* Material shown *
▶

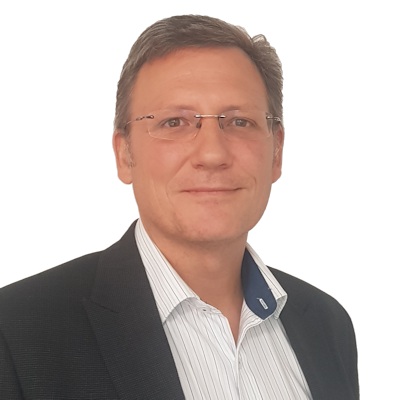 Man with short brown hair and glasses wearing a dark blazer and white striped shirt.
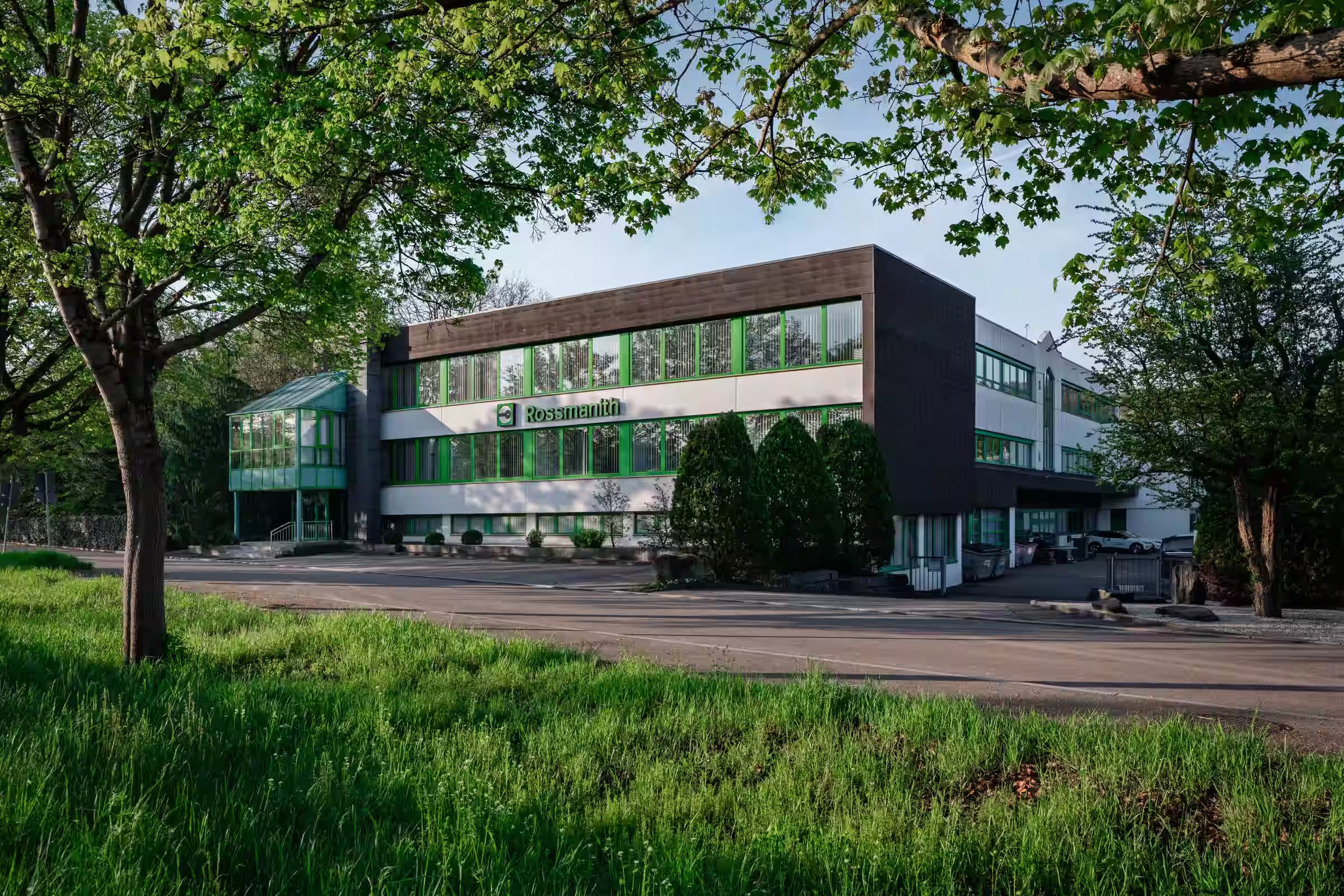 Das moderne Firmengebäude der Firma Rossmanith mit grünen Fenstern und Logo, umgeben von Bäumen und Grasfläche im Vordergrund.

◀
▶

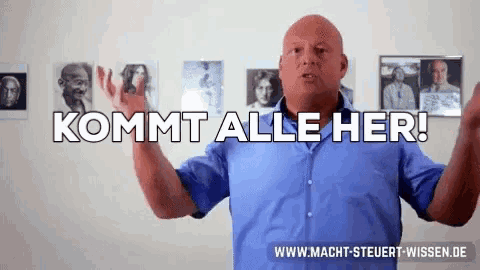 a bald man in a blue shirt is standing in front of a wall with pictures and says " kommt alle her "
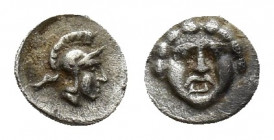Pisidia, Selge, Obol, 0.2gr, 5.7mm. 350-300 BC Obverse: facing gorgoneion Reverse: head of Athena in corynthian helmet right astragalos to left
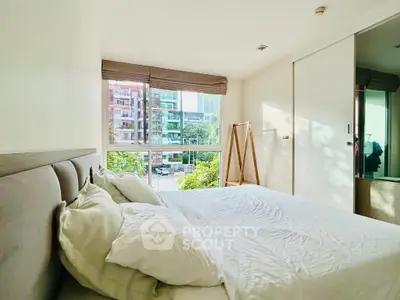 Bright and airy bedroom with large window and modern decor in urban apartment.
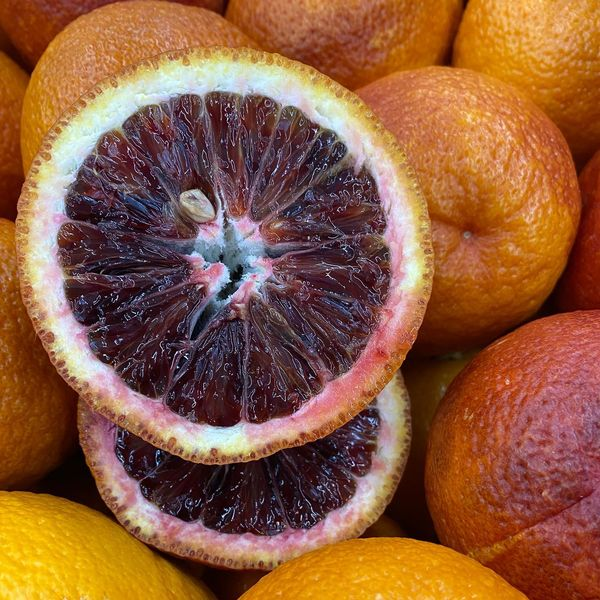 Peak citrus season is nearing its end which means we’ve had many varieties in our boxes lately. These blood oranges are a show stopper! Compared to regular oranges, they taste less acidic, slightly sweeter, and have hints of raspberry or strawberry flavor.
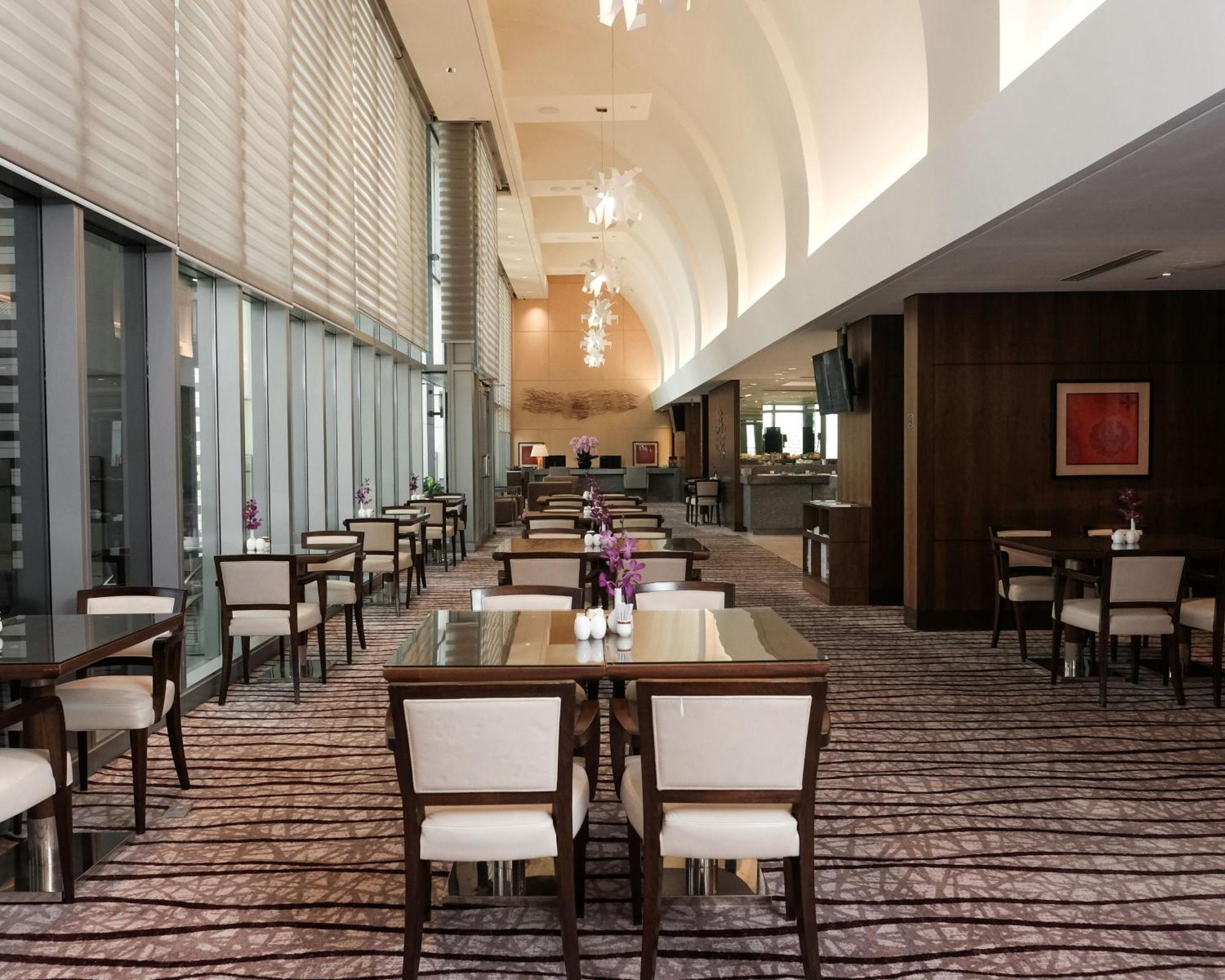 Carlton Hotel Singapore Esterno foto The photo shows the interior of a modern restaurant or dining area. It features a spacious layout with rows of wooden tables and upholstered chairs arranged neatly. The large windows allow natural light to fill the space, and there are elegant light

◀

Render the data from the line containing "Man with short" through the line containing "Das moderne Firmengebäude" as a Markdown table with the columns Row and Line. Number each line in Row, skip blank lines, and leave out the pictures.

* Completed exercise *
| Row | Line |
|---|---|
| 1 |  Man with short brown hair and glasses wearing a dark blazer and white striped shirt. |
| 2 |  Das moderne Firmengebäude der Firma Rossmanith mit grünen Fenstern und Logo, umgeben von Bäumen und Grasfläche im Vordergrund. |